The area of Alkrington township was 797 acres. The underlying geology is that of the Lancashire Coalfield. The highest ground, 350 feet above sea level in the south-east and north east but mostly above 300 feet, slopes downwards to the boundary brooks in the south west. The main road that serves Alkrington is the A664 from Manchester via Blackley to Middleton. Junction 20 of the M60 motorway is to the south-west.

==Religion==
There are three churches within the old township area. The Anglican Church of St Michael was founded in 1839, a Congregational church was built in 1929 and the Roman Catholic St Thomas More Church was built in 1960.

==Notable people==
- Steve Coogan, comedian, was born and brought up in Alkrington.
- Liam Fray, lead singer of The Courteeners, was born and brought up in Alkrington.
- Brian Kidd, former Manchester United and Manchester City footballer, resides in Alkrington.
- Bernard Manning (1930–2007), comedian and nightclub owner, lived in the area for more than 20 years.
- Nedum Onuoha, former Manchester City footballer, owns a home in the area.
- Lady Mary Peters, Olympian athlete, brought up in Alkrington.
- Ashley Ward, former Manchester City footballer, was born and brought up in Alkrington.

==Transport==
As of 2024, several bus services serve Alkrington, including:
- 17: Norden to Shudehill Interchange via Rochdale.
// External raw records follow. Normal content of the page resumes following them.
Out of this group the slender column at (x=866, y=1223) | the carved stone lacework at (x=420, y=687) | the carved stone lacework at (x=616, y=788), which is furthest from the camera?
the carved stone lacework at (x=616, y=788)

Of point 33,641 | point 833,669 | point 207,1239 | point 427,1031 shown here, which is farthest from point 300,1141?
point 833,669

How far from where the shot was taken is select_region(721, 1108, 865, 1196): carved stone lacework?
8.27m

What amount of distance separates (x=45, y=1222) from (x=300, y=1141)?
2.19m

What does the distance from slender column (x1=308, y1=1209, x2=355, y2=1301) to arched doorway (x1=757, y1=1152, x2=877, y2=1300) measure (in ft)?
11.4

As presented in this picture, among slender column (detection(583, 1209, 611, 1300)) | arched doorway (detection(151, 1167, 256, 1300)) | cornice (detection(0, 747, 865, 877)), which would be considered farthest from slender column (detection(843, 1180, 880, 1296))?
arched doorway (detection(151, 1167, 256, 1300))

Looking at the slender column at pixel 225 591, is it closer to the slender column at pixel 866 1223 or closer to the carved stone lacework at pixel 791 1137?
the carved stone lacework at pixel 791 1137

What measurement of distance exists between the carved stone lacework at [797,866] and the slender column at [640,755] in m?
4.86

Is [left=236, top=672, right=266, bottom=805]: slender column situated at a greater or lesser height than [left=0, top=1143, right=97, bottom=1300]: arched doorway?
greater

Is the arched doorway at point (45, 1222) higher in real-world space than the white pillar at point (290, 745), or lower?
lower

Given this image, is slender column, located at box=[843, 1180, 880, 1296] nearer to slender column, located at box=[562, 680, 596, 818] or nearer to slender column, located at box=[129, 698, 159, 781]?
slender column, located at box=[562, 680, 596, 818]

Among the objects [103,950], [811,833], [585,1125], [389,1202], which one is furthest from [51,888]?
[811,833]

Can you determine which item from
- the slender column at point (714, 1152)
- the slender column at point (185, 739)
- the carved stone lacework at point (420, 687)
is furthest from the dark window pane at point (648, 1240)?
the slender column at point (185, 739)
This service is operated by Stagecoach as part of the Bee Network.
- 17A: Rochdale to Shudehill Interchange. This service is operated by Stagecoach as part of the Bee Network.
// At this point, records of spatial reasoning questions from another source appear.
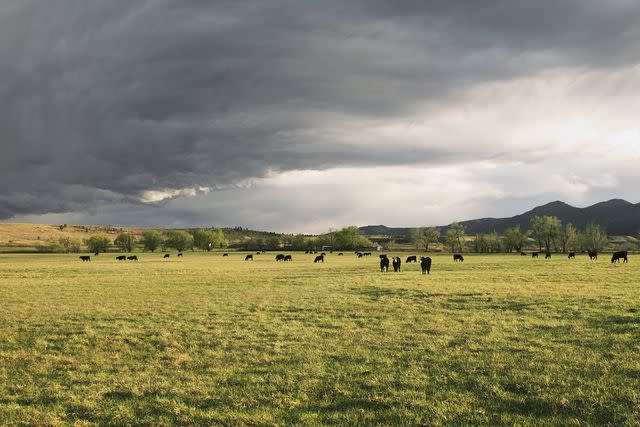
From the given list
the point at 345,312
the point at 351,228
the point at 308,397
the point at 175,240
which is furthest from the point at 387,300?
the point at 175,240

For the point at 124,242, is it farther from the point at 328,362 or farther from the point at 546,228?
the point at 328,362

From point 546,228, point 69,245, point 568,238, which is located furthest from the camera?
point 69,245

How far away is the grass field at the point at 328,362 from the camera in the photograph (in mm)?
8070

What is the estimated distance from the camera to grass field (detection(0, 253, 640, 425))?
8070 mm

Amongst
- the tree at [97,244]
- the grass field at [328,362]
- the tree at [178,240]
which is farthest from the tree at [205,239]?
the grass field at [328,362]

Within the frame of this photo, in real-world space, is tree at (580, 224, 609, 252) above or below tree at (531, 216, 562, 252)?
below

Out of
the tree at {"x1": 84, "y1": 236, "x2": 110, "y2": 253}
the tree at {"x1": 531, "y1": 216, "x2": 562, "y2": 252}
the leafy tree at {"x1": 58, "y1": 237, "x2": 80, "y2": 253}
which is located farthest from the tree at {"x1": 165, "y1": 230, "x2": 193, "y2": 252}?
the tree at {"x1": 531, "y1": 216, "x2": 562, "y2": 252}

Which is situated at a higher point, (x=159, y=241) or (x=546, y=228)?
(x=546, y=228)

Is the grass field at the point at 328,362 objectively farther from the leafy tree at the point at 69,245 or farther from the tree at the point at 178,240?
the tree at the point at 178,240

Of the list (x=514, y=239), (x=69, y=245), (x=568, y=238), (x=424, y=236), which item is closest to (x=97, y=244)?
(x=69, y=245)

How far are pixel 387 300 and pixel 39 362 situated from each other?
1575 cm

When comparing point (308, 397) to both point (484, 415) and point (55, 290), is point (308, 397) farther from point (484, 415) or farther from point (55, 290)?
point (55, 290)

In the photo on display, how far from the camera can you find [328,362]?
1124 centimetres

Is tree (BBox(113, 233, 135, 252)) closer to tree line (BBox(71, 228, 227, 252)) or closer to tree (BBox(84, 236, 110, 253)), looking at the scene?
tree line (BBox(71, 228, 227, 252))
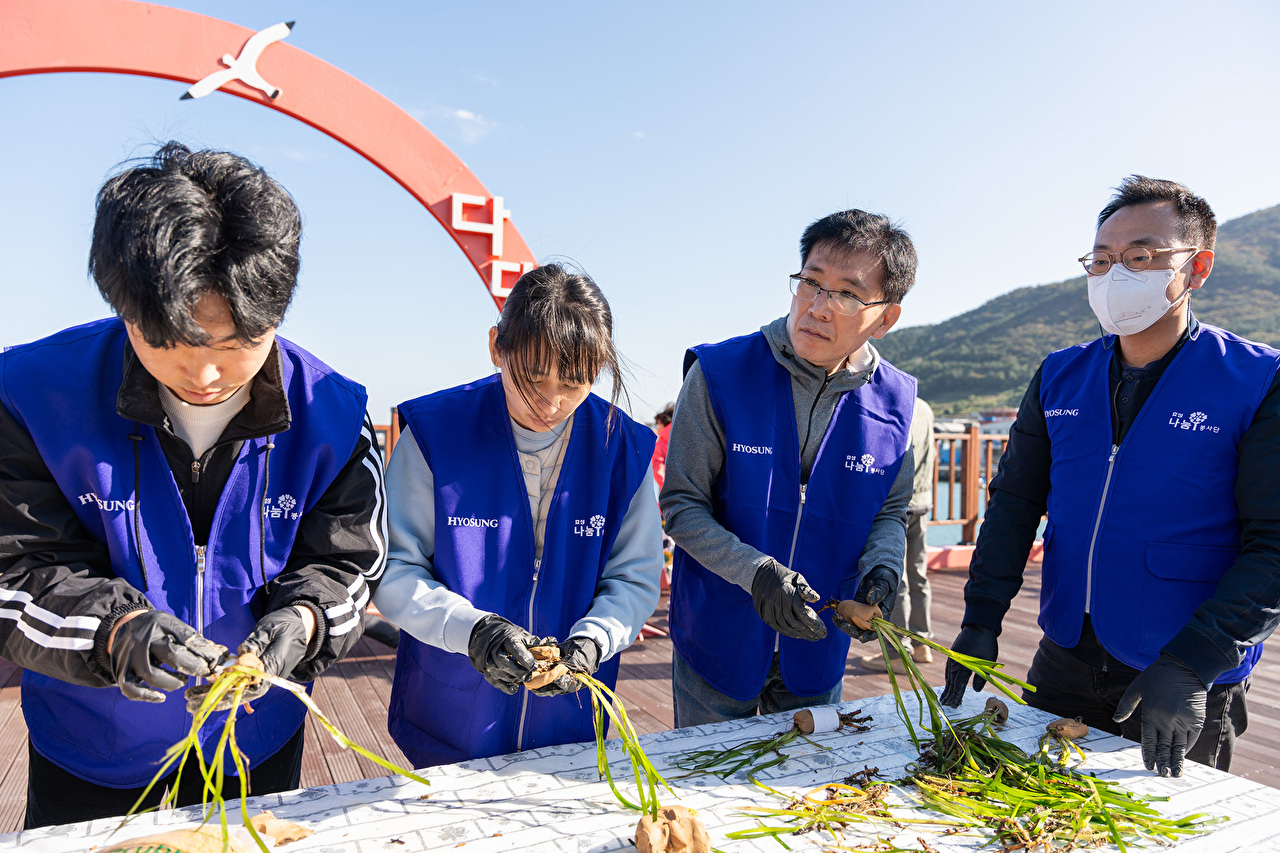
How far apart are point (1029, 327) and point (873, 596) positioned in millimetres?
71060

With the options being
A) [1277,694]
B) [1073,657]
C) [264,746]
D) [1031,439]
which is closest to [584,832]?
[264,746]

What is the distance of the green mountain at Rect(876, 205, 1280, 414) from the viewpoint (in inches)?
2062

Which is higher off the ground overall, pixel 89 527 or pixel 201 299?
pixel 201 299

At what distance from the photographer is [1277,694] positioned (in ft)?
14.2

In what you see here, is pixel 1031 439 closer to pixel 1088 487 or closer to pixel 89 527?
pixel 1088 487

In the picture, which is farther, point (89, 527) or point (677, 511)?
point (677, 511)

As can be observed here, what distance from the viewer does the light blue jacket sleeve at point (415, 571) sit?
1.42m

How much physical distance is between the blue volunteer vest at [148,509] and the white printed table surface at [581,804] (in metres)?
0.17

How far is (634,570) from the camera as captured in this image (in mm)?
1696

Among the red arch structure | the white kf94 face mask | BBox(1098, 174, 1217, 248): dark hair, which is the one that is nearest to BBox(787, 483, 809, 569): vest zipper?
the white kf94 face mask

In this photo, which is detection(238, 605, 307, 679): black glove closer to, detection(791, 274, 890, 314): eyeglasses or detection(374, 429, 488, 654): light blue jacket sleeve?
detection(374, 429, 488, 654): light blue jacket sleeve

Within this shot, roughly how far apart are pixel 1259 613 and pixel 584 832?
153 cm

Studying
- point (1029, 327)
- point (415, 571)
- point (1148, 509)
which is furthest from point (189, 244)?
point (1029, 327)

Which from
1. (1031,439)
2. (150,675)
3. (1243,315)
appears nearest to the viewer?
(150,675)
- 18: Langley to Manchester Royal Infirmary. This service is operated by Stagecoach as part of the Bee Network. Some services terminate at Shudehill Interchange instead of Manchester Royal Infirmary.
- 41: Middleton to Sale Metrolink tram stop. This service is operated by Stagecoach as part of the Bee Network. Some services terminate at North Manchester General Hospital instead of Middleton.
- 114: Boarshaw to Piccadilly Gardens. This service is operated by Stagecoach as part of the Bee Network. Most services terminate at Alkrington, Lincoln Road instead of Boarshaw.
- 115: Middleton - Moston - Harpurhey - Higher Blackley Circular. This service is operated by Stagecoach as part of the Bee Network.
- 116: Middleton - Higher Blackley - Harpurhey - Moston Circular. This service is operated by Stagecoach as part of the Bee Network.
- 159: Oldham to Middleton via Chadderton. This service is operated by Diamond Bus under the Bee Network.
- 163: Bury Interchange to Piccadilly Gardens. This service is operated by Go North West as part of the Bee Network.
- 415: Middleton to Oldham via Chadderton. This service is operated by Stagecoach as part of the Bee Network.